One of the most powerful dietary pivots is reducing refined sugar. It hijacks your dopamine system, spikes insulin, taxes the liver, and inflames the gut. But instead of cutting sugar out completely, focus on replacement, not restriction.

Replace sweet snacks with:

  • 1–2 squares of 85% dark chocolate
  • Sliced apple with tahini and cinnamon
  • Frozen banana “ice cream” with nut butter
  • Herbal tea with stevia leaf or licorice root

🚨 Hidden sugars lurk in sauces, condiments, energy bars, and even “healthy” snacks like yogurt and granola.

A 2013 meta-analysis in BMJ found that reducing added sugar significantly improved body weight, even without changing calories (Te Morenga et al., 2013).

Mid-Year Tip: Go on a 14-day sugar detox. Track how your mood, skin, and energy improve.


5. Reconnect With Seasonal Eating

What grows now is what your body likely needs most. Seasonal foods tend to be fresher, cheaper, and richer in nutrients due to shorter storage times.

July & August Picks:

  • Tomatoes: High in lycopene for skin and heart health
  • Cucumbers: Hydrating and support detox
  • Blueberries: Antioxidant-rich and brain-protective
  • Zucchini and squash: Gentle on digestion, good fiber
  • Basil and mint: Digestive, anti-inflammatory herbs

🧺 Visit your local farmer’s market or join a CSA (community-supported agriculture). Studies show that people who eat seasonally and locally have better gut microbial diversity (Zmora et al., 2019).


6. Hydrate Intelligently

Dehydration mimics fatigue, brain fog, and sugar cravings. Mid-year heat increases your water needs—but more water isn’t always better. It’s about how you hydrate.

Instead of chugging plain water all day, optimize absorption with:

  • A pinch of unrefined salt or electrolytes
  • Herbal infusions (nettle, hibiscus, mint)
  • Lemon and cucumber slices
  • Bone broth or coconut water post-exercise
  • If you’re interested in upgrading your water routine with a water filter & ionizer, check out this page!

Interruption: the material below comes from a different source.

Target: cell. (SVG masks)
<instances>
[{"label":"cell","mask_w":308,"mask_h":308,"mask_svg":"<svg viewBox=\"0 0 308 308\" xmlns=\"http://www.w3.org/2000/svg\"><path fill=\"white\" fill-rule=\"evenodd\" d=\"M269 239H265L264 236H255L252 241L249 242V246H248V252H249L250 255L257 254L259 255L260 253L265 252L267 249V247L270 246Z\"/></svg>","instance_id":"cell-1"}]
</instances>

🧠 Brain tissue is 75% water. Even 2% dehydration can impair attention, memory, and executive function (Popkin et al., 2010).

Mid-Year Tip: Start each day with 12–16oz of warm water with lemon and a dash of sea salt.

Water glass in hand
Water can be nutritious, make sure you have the highest quality available

7. Upgrade Your Fats

Not all fats are created equal. While seed oils and trans fats promote inflammation, natural fats like omega-3s, MCTs, and monounsaturated fats support hormone production, cognitive function, and skin health.

Prioritize:

  • Extra virgin olive oil
  • Grass-fed butter or ghee
  • Avocados and avocado oil
  • Wild fish (sardines, mackerel, salmon)
  • Coconut oil (for high-heat cooking)

🥥 Avoid:

  • Canola, soybean, sunflower, and corn oil
  • Anything labeled “hydrogenated”
  • Ultra-processed snack foods and coffee creamers

A 2018 study in Cell Metabolism found that processed fats disrupt hunger signals and lead to overeating, while natural fats promote satiety (Hall et al., 2018).

Mid-Year Tip: Use olive oil liberally on salads and steamed vegetables. Swap out margarine for grass-fed butter.


Final Thoughts: Build, Don’t Restrict

A successful diet reset isn’t about cutting—it’s about curating. You’re not trying to become someone else. You’re aligning your choices with the version of yourself you want to sustain.

Ask yourself:

  • “What foods make me feel energetic and grounded?”
  • “Which meals bring me joy and satisfaction?”
  • “How can I eat to support longevity, not just weight loss?”

This is your invitation to step into the second half of the year with clarity, strength, and a plate full of real food.